How to complete this task
Only the text of the entries below should be returned, exactly as given, without pictures.
------------------------
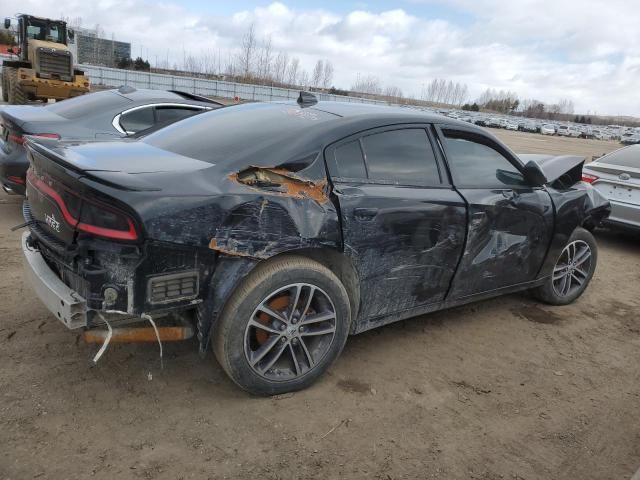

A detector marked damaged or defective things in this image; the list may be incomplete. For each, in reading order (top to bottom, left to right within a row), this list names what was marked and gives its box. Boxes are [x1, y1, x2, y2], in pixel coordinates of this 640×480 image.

detached bumper cover [21, 232, 87, 330]
broken trim piece [230, 166, 330, 203]
damaged black car [20, 96, 608, 394]
dented car door [324, 125, 464, 328]
dented car door [440, 125, 556, 298]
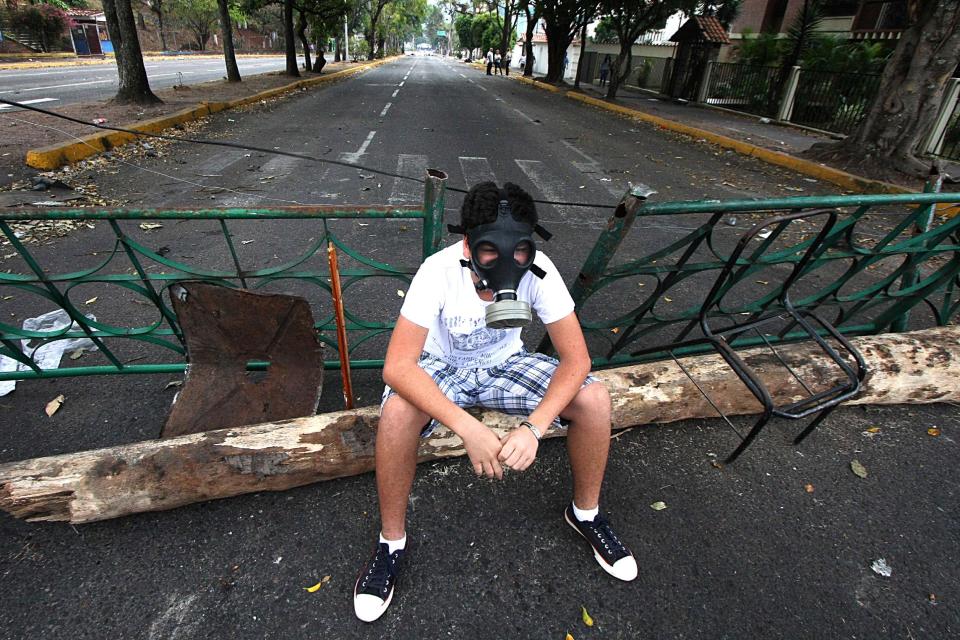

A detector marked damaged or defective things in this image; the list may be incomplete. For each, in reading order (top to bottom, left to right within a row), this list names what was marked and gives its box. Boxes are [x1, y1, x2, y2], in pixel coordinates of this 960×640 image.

torn metal chair [632, 210, 868, 464]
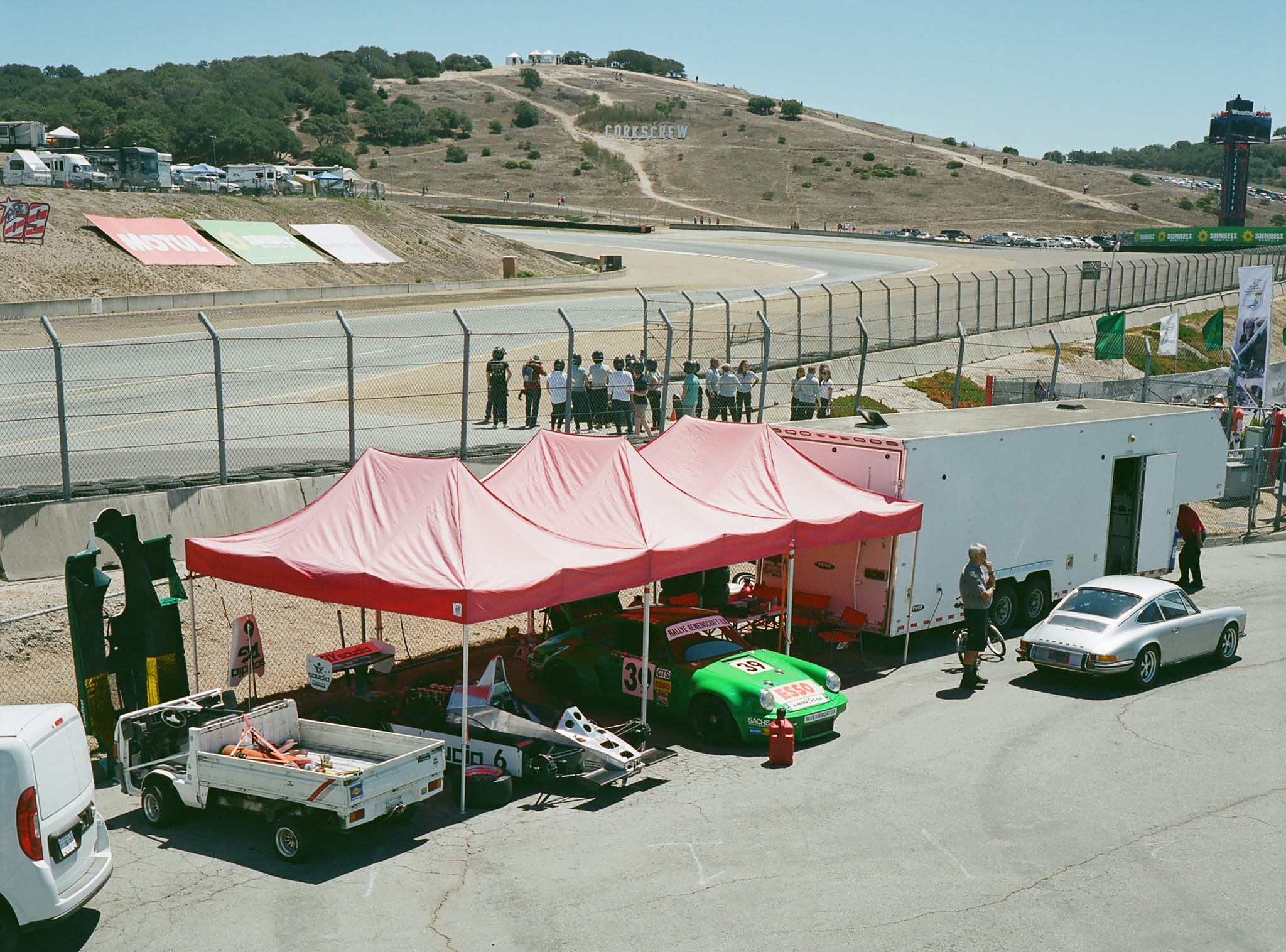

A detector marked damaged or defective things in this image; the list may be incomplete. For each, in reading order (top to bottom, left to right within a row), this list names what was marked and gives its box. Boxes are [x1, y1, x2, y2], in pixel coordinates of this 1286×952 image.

crack in asphalt [853, 782, 1286, 931]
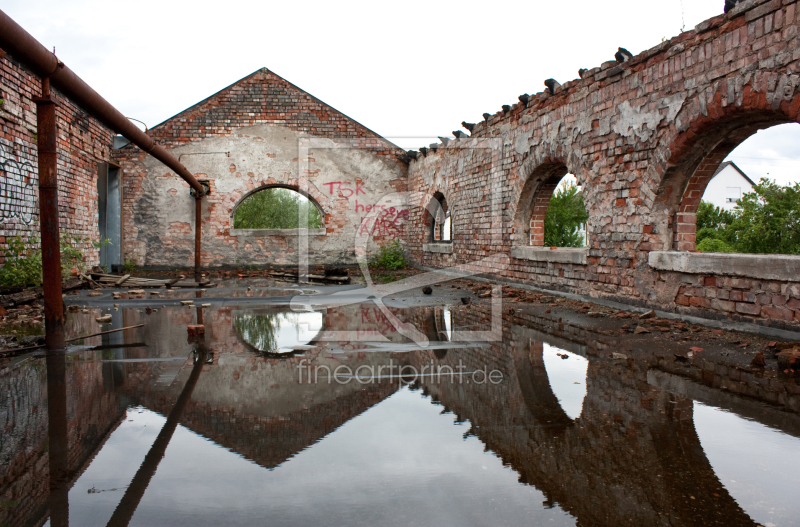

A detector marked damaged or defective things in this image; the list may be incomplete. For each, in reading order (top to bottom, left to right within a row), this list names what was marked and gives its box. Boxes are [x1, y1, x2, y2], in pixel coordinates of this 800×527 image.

rusty metal pipe [0, 7, 206, 197]
rusty metal pipe [34, 77, 65, 350]
broken window [234, 187, 324, 230]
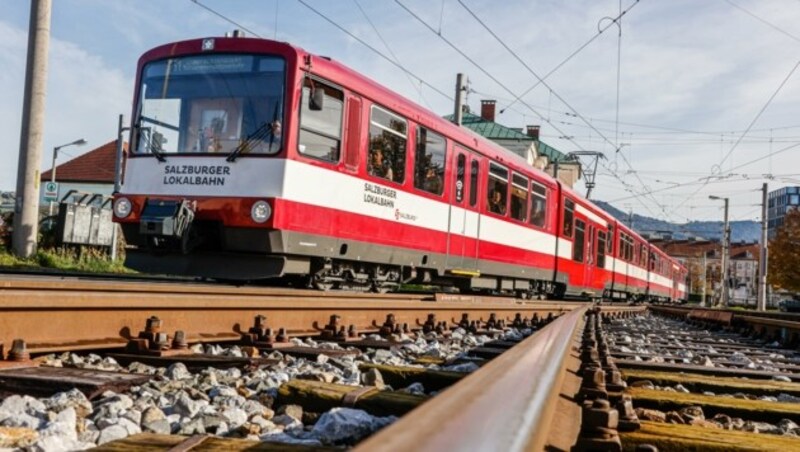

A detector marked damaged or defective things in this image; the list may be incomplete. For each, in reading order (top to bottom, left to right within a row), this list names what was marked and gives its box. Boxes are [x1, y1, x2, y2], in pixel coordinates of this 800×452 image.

rusty rail [356, 306, 588, 450]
------------------------
Solution
A detector marked damaged or defective things in this image; the list may be incomplete. For each, in reading order (top to bottom, left to right within a row), this list names what was marked and gives its box. Boxes are [x1, y1, x2, y2], in pixel coordinates of this 640×480 image.

detached bumper cover [21, 232, 87, 330]
broken trim piece [230, 166, 330, 203]
damaged black car [20, 96, 608, 394]
dented car door [324, 125, 464, 328]
dented car door [440, 125, 556, 298]

A detector marked damaged or defective things in this image; the list may be incomplete. For each, in reading order (top to bottom, left to right within a row), this list names what was marked and gives its box. Boxes are [x1, y1, x2, y2], in pixel coordinates of this 960×640 image.

torn metal chair [632, 210, 868, 464]

A detector marked damaged or defective things in this image; the list may be incomplete. For each, in reading order (top to bottom, left to right within a row), this list names what was marked and gives its box. Boxes are [x1, y1, x2, y2], in pixel coordinates of this 1286×952 image.

crack in asphalt [853, 782, 1286, 931]

A detector marked damaged or defective things in this image; the list may be incomplete. For each, in reading order (top to bottom, left to right within a row), this list names what was marked and gives its box. Boxes are [x1, y1, x2, y2], in pixel coordinates of this 800×527 image.

rusty metal pipe [0, 7, 206, 197]
rusty metal pipe [34, 77, 65, 350]
broken window [234, 187, 324, 230]

A detector marked damaged or defective things in this image; the list may be incomplete. For each, in reading order (top to bottom, left to right within a row), this list names what was marked and gives its box. Boxes are [x1, y1, x2, y2], in pixel coordinates of this 800×452 image.

rusty rail [356, 306, 588, 450]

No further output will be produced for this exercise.